→ EXERCISES TO COMPLETE:
1. Please retype the part of the code review thread on removing the flakey test that opens with the words containing "What this tests" and closes with "a la c-index-test.".
2. For the code review thread on removing the flakey test, decide whether each statement agrees with it, answering yes or no and quoting the deciding words: (a) The revision was authored by vsk. (b) jingham requested changes to the revision. (c) The summary says the test passes every time on the author's machine.
3. Carry on the code review thread on removing the flakey test from the point where it stops.

→ DOCUMENT EXTRACT:
****

This is an archive of the discontinued LLVM Phabricator instance.

[testsuite] Remove flakey test relying on `pexpect`
AbandonedPublic

Authored by davide on Jan 29 2018, 12:26 PM.

Details

Summary

This passes half of the time on my machine, and half of the time doesn't.
What this tests doesn't seem extremely valuable and the fact it relies on pexpect makes it slightly worse.
As I'm going to enable UNEXPECTED SUCCESSES as failures as soon as possible, I propose to remove this (and the other tests) we can't control

Diff Detail

Event Timeline

davide created this revision.Jan 29 2018, 12:26 PM
davide added a subscriber: lldb-commits.
vsk added a comment.Jan 29 2018, 12:37 PM

What's the failure mode? Have we had any issues with this on the bots?

Generally I'm all for removing flaky tests, I'd like to understand what makes this flaky so we can avoid whatever it is in the future. In this case, we should be able test this like we test clang code completion, a la c-index-test.

jingham requested changes to this revision.EditedJan 29 2018, 12:39 PM

There are a whole bunch of other tests that test completion in this file that use the exact same mechanism but don't seem to be flakey. Why is this one test flakey?

If for instance it's because "Fo" ends up being ambiguous because we chose too common a start string, then you could trivially fix the test by choosing a more uncommon name to complete on. But I'd want to know why this test is flakey first.

I also don't see why you say this test doesn't test something important. The ability to auto-complete symbol names it pretty important to command-line lldb users. If anything we should have more tests of the symbol completer...

This revision now requires changes to proceed.Jan 29 2018, 12:39 PM

There are a whole bunch of other tests that test completion in this file that use the exact same mechanism but don't seem to be flakey. Why is this one test flakey?

If for instance it's because "Fo" ends up being ambiguous because we chose too common a start string, then you could trivially fix the test by choosing a more uncommon name to complete on. But I'd want to know why this test is flakey first.

****

→ DATA SEGMENT:
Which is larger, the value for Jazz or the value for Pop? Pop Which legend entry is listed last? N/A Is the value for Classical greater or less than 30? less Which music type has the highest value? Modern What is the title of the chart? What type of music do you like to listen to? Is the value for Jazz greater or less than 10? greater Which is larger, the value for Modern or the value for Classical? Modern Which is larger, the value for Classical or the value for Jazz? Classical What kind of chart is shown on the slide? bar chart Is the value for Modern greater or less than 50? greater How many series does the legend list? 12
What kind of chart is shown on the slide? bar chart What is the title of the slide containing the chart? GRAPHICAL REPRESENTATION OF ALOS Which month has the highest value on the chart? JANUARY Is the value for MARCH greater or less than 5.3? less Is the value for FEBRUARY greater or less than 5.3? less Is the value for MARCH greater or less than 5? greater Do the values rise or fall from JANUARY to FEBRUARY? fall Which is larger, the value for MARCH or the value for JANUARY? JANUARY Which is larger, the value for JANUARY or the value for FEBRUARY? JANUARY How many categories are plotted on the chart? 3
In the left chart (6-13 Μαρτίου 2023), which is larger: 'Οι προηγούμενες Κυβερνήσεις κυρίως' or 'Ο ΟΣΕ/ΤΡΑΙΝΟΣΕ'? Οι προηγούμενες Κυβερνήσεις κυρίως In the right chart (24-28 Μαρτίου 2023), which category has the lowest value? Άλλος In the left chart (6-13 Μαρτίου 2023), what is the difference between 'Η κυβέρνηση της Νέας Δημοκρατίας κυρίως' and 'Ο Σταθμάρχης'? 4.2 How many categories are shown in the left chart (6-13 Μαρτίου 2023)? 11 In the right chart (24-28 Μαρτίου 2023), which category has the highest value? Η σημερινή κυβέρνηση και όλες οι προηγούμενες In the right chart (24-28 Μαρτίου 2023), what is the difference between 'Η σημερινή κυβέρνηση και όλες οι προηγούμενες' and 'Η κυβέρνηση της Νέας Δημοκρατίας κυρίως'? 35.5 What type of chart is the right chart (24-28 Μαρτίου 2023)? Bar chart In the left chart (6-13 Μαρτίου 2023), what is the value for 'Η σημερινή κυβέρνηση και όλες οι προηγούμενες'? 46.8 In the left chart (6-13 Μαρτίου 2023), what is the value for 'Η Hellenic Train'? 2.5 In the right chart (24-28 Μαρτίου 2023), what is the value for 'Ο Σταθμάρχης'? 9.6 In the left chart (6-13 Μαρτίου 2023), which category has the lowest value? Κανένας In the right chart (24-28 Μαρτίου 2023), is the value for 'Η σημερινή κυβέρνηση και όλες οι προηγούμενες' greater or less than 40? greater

****

→ EXPECTED RESULTS:
1.
What this tests doesn't seem extremely valuable and the fact it relies on pexpect makes it slightly worse.
As I'm going to enable UNEXPECTED SUCCESSES as failures as soon as possible, I propose to remove this (and the other tests) we can't control

Diff Detail

Event Timeline

davide created this revision.Jan 29 2018, 12:26 PM
davide added a subscriber: lldb-commits.
vsk added a comment.Jan 29 2018, 12:37 PM

What's the failure mode? Have we had any issues with this on the bots?

Generally I'm all for removing flaky tests, I'd like to understand what makes this flaky so we can avoid whatever it is in the future. In this case, we should be able test this like we test clang code completion, a la c-index-test.

2.
(a) No: "Authored by davide on Jan 29 2018, 12:26 PM."
(b) Yes: "jingham requested changes to this revision."
(c) No: "This passes half of the time on my machine, and half of the time doesn't."

3.
OK, I'll take a look at this further.

There are a whole bunch of other tests that test completion in this file that use the exact same mechanism but don't seem to be flakey. Why is this one test flakey?

If for instance it's because "Fo" ends up being ambiguous because we chose too common a start string, then you could trivially fix the test by choosing a more uncommon name to complete on. But I'd want to know why this test is flakey first.

I also don't see why you say this test doesn't test something important. The ability to auto-complete symbol names it pretty important to command-line lldb users. If anything we should have more tests of the symbol completer...

Apologies, I was thinking of another test (happens when there are multiple UNEXPECTED SUCCESSES ;)

This seems to pass pretty reliably locally. I'd go for UNXFAILING this unless there are objections.

There are a whole bunch of other tests that test completion in this file that use the exact same mechanism but don't seem to be flakey. Why is this one test flakey?

So, I take a look at this to reply to your question. They're all flakey.
Most of them fails non-deterministically depending on the load of the system. I just wrote a driver that spawns randomly threads that spin loops & checked out multiple copies of lldb and ran test suites in parallel.
I see many of the failures testing completion randomly failing.

davide added a comment.EditedJan 29 2018, 3:06 PM

There are a whole bunch of other tests that test completion in this file that use the exact same mechanism but don't seem to be flakey. Why is this one test flakey?

So, I take a look at this to reply to your question. They're all flakey.
Most of them fails non-deterministically depending on the load of the system. I just wrote a driver that spawns randomly threads that spin loops & checked out multiple copies of lldb and ran test suites in parallel.
I see many of the failures testing completion randomly failing.

As an example of a test which just failed on my machine because of a timeout (non-deterministic, happens around ~1/50 times on my machine)

TIMEOUT: test_step_over_3_times_dsym (python_api/thread/TestThreadAPI.py)
[TestThreadAPI.py FAILED] (TIMEOUT)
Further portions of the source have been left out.